PROBLEM SET:
1. From the YaRN text, return everything from "Size | Context" down to "a local installation.", copied word for word.
2. According to the YaRN text, under what license are the fine-tuned LLaMA 2 variants released?
3. Write the next part of the YaRN context window extension text, starting after its last sentence.

DOCUMENT TEXT:
YaRN: Efficient Context Window Extension of Large Language Models
This repo contains the code and data for the YaRN context window extension method.
Awaiting arXiv announcement, citation will go here!
We publish 7B and 13B variants of LLaMA 2 fine-tuned with YaRN at 64K and 128K context window length. They are available under the LLaMA 2 license on 🤗 Hugging Face.
Size | Context | Link |
---|---|---|
7B | 64K | NousResearch/Yarn-Llama-2-7b-64k |
7B | 128K | NousResearch/Yarn-Llama-2-7b-128k |
13B | 64K | NousResearch/Yarn-Llama-2-13b-64k |
13B | 128K | NousResearch/Yarn-Llama-2-13b-128k |
We strongly believe in open science, and thus publish all code and data to reproduce the results in our paper. To reproduce, clone the repository and perform a local installation.

STORED RECORDS:
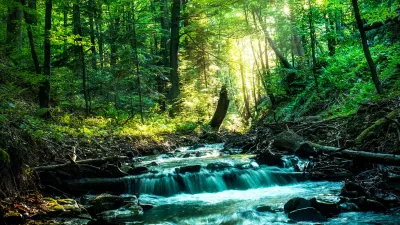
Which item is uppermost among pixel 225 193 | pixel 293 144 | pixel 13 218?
pixel 293 144

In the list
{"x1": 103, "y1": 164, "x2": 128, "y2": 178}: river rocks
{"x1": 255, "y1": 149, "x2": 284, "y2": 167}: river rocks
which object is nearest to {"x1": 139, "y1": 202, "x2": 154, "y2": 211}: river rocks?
{"x1": 103, "y1": 164, "x2": 128, "y2": 178}: river rocks

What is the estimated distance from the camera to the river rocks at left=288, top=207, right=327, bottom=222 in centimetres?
569

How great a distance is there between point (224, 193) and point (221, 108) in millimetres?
12231

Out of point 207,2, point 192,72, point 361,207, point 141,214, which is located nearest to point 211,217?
point 141,214

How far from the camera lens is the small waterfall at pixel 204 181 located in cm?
841

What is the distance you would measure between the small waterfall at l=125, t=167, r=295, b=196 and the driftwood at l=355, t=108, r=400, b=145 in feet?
7.34

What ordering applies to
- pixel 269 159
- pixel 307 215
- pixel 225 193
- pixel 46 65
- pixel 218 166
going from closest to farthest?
pixel 307 215, pixel 225 193, pixel 218 166, pixel 269 159, pixel 46 65

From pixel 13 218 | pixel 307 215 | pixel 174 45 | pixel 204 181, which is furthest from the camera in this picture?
pixel 174 45

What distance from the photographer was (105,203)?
22.0 ft

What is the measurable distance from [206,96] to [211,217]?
55.4 ft

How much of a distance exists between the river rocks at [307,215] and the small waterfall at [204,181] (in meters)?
2.95

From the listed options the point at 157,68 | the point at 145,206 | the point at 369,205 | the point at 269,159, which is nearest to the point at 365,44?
the point at 269,159

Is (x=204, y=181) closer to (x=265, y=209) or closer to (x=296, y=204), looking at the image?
(x=265, y=209)

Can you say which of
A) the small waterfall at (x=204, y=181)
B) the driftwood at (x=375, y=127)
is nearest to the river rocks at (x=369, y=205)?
the small waterfall at (x=204, y=181)
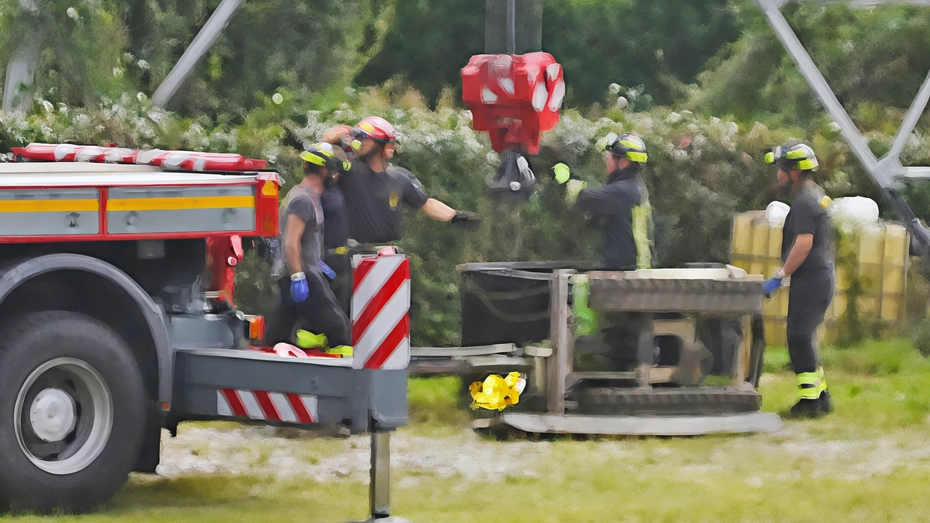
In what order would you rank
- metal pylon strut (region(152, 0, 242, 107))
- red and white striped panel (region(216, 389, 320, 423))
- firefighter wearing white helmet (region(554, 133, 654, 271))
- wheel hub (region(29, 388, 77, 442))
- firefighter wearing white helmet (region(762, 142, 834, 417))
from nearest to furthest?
wheel hub (region(29, 388, 77, 442)) → red and white striped panel (region(216, 389, 320, 423)) → firefighter wearing white helmet (region(554, 133, 654, 271)) → firefighter wearing white helmet (region(762, 142, 834, 417)) → metal pylon strut (region(152, 0, 242, 107))

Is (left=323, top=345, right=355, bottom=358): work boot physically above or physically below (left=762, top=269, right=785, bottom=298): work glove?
below

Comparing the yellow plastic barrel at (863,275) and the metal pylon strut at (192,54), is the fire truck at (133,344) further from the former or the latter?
the metal pylon strut at (192,54)

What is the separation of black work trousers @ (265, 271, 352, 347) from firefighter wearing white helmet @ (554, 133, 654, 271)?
1.77 meters

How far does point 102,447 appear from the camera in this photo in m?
6.78

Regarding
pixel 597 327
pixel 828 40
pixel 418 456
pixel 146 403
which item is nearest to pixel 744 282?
pixel 597 327

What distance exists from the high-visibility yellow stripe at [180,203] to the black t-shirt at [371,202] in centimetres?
284

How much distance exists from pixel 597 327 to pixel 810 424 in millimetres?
1423

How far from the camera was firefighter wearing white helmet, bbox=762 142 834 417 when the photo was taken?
1033 centimetres

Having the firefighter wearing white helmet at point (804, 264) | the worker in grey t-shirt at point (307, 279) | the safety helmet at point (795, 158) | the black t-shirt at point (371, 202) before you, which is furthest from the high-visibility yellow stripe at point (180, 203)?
the safety helmet at point (795, 158)

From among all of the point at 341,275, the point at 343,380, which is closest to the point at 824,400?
the point at 341,275

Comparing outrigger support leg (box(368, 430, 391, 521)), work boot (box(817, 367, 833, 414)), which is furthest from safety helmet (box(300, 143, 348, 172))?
work boot (box(817, 367, 833, 414))

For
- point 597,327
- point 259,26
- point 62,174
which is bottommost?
point 597,327

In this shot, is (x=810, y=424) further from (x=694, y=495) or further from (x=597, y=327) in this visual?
(x=694, y=495)

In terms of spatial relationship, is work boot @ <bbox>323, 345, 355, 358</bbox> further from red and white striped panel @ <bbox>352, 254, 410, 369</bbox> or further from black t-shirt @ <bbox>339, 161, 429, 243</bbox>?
red and white striped panel @ <bbox>352, 254, 410, 369</bbox>
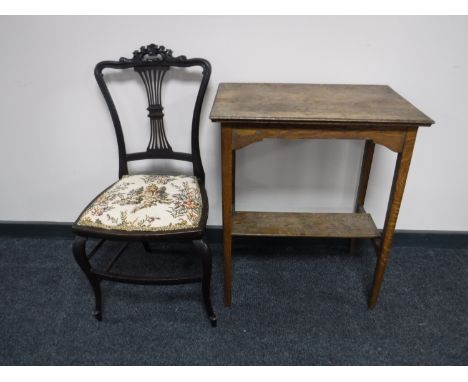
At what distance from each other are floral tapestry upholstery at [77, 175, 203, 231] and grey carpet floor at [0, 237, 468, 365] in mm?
478

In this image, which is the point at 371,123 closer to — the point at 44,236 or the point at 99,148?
the point at 99,148

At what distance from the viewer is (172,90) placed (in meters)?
1.56

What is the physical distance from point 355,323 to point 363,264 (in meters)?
0.39

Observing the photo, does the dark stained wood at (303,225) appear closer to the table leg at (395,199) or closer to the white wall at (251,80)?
the table leg at (395,199)

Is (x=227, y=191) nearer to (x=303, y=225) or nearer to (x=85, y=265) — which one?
(x=303, y=225)

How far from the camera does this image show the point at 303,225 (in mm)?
1489

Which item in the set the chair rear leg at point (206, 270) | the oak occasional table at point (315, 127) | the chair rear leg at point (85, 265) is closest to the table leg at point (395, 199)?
the oak occasional table at point (315, 127)

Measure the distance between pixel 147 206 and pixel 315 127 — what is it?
671 millimetres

ANSWERS GIVEN:
1.
Size | Context | Link |
---|---|---|
7B | 64K | NousResearch/Yarn-Llama-2-7b-64k |
7B | 128K | NousResearch/Yarn-Llama-2-7b-128k |
13B | 64K | NousResearch/Yarn-Llama-2-13b-64k |
13B | 128K | NousResearch/Yarn-Llama-2-13b-128k |
We strongly believe in open science, and thus publish all code and data to reproduce the results in our paper. To reproduce, clone the repository and perform a local installation.

2. They are released under the LLaMA 2 license.

3.
git clone https://github.com/jquesnelle/yarn
cd yarn
pip install -e .
To train the models, run accelerate config
and enable DeepSpeed acceleration. deepspeed/zero3.json
was the configuration file used for training.
# ./train.sh
The tokenized training data is available on Hugging Face and was derived from the pg19 dataset.
To reproduce the evaluations, install lm-evaluation-harness with pip install git+https://github.com/EleutherAI/lm-evaluation-harness
and then run the two provided scripts.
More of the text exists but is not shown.